Era ella, efectivamente. Sus carceleros habían conseguido
acallar sus gritos al fin y ahora yacía de costado con los ojos cerrados y el
pelo revuelto sobre la cara, respirando con dificultad. Tenía las manos atadas
a la espalda.
—
¡Alia! —repitió
Teno.
Lentamente la niña abrió los ojos.
—
¡Teno! —sollozó—. ¡Espia! ¡Furo!
— Y un
bichito peludo, que te espera abajo. ¡Hemos venido a rescatarte! —exclamó Furo,
orgulloso.
— ¡Oh,
amigos! —dijo
la niña con un hilo de voz.
—
Estamos aquí —Teno
la cogió dulcemente y la abrazó—. Estamos aquí.
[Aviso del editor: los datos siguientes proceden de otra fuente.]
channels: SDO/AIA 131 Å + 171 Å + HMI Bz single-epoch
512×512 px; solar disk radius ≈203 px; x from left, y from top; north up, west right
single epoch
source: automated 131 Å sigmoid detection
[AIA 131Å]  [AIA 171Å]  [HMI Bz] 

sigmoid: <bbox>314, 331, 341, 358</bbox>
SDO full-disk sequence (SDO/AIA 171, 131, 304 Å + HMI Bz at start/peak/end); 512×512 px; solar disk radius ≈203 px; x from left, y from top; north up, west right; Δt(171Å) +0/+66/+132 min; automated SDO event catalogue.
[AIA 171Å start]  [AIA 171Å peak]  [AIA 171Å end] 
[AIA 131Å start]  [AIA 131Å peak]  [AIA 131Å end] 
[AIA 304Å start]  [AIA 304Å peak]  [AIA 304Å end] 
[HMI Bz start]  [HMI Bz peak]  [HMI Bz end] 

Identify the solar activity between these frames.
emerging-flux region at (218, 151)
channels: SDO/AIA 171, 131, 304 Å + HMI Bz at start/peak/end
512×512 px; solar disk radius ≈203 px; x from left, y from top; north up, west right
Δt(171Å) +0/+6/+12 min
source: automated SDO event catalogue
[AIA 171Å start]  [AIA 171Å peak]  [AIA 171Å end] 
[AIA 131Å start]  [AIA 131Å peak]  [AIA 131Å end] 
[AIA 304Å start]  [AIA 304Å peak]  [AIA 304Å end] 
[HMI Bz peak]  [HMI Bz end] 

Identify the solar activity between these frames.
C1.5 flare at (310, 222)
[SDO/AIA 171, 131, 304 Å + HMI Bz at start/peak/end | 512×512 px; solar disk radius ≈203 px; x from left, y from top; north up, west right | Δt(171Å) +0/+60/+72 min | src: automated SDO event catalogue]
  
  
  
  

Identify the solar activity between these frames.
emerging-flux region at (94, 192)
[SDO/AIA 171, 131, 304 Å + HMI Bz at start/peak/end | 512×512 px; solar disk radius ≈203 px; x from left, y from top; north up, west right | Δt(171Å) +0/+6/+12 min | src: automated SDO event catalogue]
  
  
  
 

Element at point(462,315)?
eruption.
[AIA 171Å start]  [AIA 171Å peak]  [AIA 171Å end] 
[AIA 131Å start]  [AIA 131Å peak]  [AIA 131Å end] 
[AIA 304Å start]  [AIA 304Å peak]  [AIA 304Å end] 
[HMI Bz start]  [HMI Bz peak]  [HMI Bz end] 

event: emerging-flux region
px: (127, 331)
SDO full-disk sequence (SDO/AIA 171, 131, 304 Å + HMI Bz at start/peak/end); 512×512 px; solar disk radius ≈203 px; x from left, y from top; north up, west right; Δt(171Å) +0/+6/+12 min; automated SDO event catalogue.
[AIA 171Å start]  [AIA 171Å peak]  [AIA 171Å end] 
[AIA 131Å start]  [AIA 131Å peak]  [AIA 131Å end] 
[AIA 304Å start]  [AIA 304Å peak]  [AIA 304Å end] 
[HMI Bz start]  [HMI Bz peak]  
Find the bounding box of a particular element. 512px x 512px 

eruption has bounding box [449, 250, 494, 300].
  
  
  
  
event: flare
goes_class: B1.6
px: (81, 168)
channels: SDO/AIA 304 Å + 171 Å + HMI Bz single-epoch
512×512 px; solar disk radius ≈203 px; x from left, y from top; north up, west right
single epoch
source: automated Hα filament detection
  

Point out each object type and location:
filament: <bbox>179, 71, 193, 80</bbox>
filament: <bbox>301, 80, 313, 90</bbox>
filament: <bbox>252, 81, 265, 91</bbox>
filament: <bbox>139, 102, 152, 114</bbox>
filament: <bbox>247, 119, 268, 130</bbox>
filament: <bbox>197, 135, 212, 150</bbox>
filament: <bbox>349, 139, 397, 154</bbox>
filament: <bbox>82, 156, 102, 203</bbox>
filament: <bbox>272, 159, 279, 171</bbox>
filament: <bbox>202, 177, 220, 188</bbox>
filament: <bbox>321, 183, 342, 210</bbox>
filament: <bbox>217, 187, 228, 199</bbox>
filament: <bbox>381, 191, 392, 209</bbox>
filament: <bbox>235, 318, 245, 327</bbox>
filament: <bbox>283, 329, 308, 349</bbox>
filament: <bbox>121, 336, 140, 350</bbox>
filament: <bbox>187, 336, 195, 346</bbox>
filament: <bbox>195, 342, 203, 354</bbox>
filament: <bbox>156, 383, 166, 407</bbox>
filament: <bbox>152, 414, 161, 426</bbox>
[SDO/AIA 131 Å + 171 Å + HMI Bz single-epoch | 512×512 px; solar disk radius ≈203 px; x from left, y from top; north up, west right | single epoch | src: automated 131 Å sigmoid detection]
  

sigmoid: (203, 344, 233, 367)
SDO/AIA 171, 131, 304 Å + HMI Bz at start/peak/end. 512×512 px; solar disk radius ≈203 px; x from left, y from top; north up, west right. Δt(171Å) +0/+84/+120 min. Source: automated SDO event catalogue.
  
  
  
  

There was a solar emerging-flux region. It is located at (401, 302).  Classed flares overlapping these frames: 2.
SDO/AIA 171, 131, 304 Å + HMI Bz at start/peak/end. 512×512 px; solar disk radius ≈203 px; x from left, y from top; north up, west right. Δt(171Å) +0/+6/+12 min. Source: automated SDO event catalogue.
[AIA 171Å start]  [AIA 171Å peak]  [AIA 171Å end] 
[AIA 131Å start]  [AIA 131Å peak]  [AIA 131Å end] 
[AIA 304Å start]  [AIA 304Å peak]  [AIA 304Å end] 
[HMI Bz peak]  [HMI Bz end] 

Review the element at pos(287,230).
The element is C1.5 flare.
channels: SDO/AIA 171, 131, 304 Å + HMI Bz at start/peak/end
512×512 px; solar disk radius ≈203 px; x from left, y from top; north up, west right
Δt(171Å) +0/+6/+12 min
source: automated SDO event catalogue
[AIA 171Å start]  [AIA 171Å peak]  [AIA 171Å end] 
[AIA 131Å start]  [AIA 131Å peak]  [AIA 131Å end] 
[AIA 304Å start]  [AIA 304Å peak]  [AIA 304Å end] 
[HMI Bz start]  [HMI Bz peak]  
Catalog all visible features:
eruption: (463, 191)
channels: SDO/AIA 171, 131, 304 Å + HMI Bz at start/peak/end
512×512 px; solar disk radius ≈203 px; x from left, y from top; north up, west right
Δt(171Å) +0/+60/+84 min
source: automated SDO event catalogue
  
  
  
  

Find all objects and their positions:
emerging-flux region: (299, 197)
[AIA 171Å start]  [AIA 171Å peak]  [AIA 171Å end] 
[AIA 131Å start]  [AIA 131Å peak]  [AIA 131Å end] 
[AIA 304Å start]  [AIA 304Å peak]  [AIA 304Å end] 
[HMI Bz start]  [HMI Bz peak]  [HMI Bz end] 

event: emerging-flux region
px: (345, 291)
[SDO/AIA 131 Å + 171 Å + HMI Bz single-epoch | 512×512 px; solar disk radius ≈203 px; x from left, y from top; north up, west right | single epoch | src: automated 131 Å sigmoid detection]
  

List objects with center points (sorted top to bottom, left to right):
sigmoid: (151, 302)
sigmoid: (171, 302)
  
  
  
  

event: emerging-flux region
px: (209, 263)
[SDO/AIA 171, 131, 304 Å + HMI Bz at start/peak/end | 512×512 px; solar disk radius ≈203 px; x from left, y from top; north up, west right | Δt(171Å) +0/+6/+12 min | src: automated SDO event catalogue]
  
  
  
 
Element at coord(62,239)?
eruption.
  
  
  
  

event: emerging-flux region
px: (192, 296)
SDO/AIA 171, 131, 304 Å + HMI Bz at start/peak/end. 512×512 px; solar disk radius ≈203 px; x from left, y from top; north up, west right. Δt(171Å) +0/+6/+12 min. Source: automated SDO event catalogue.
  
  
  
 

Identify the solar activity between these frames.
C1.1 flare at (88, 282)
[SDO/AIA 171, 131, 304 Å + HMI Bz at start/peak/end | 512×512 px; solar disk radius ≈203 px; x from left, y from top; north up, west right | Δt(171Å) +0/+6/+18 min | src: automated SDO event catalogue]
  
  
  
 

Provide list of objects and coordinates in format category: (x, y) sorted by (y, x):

De repente, en medio del rumor de la lucha que se iba
apagando por momentos, les sobresaltó un estruendo que parecía venir de debajo
mismo de donde se hallaban.
Se asomaron a la puerta
de la cabaña. A sus pies vieron uno de aquellos jinetes guerreros cuya montura
se arrastraba agonizante, acosado por una turba furiosa de hombres hormiga. Era
evidente que se había quedado aislado del resto de sus compañeros y que trataba
de ganar la entrada del túnel que se abría muy cerca de allí para huir. Desmontó,
abandonando a su lagarto moribundo, y corrió hacia el pasadizo mientras
intentaba repeler a sus enemigos. En vano. Un gran número de ellos, como una
marea pálida y fría, se lanzó sobre el desdichado, pinchando, cortando,
mordiendo, destrozando su armadura y devorándolo vivo, mientras el guerrero
aullaba desgarradoramente. Cuando al fin los hombres hormiga se alejaron dando
gritos de triunfo, sólo quedaban de él unos pocos restos sanguinolentos. Los
verdes, fascinados por aquella brutalidad, aguantaban la respiración.